I suppose it depends out how you use the terms. Traditionally states and governments have been thought of as limited to contiguous geographical areas, although obviously there have been (short-lived?) exceptions with colonialism. You may be interested to learn that when Nozick was considering competing "private defense associations" in his famous book, he said that if the PDA's all cooperated with each other then the result would essentially be a kind of super-state. After all, if the individual countries (states, PDAs, etc) all extradite prisoners to each other and negotiate to enforce each other's laws, then practically that's not any different than one huge leviathan state.

And of course, purely hypothetically, if one particular state becomes influential enough so that most the others start to enforce its laws and adopt its rules, extradite prisoners there, and gradually become subjugated through direct military occupation one at a time, in the end how is that any different than a world-state? One could even call such a state a "superpower", or perhaps an empire. Purely hypothetically, of course...

Jonathan said...

I'm doubtful about your #3 because the song isn't proposing to modify religions, countries, or capitalism: it's proposing to junk them completely. I don't understand how the average American, for instance, can listen to the record at all without wanting to burn all copies.

Although I actually agree, at least in principle, with two verses out of three, overall the thing still sounds like the ravings of a drug-addled hippy, and I'd be embarrassed to sing it myself.

"It depends on how you use the terms."

Really? Surely a 'world government' is just a single government that governs the whole world. Seems quite straightforward to me.
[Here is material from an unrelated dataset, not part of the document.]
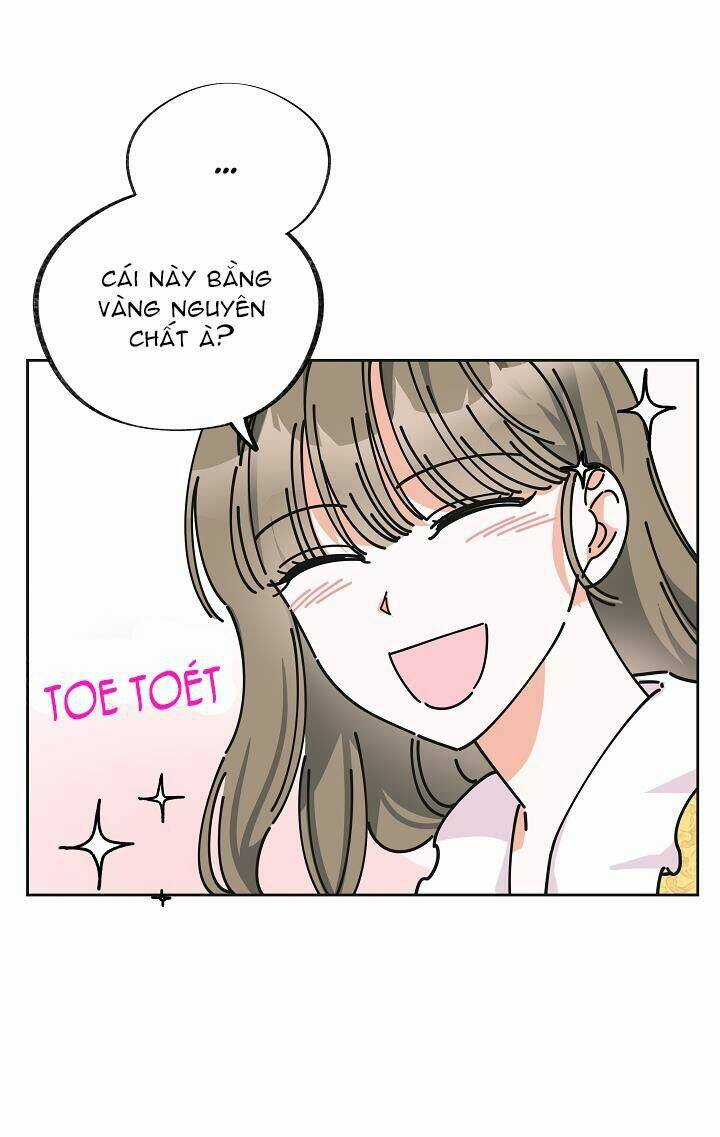 Người Hùng Của Ác Nữ Chapter 11 trang 35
I was just suggesting that, as national governments normally divide their countries into smaller regions for administrative purposes, so a world government would do the same, and the major divisions may as well be called 'countries', whether or not they correspond to the old traditional countries of the world.

As to how a world government might come about, that's not really an interest of mine. I don't favour it and don't expect to see it happen. I suppose it could happen after another world war, if one part of the world remained relatively undamaged and able to take over the rest (the great future Empire of New Zealand!).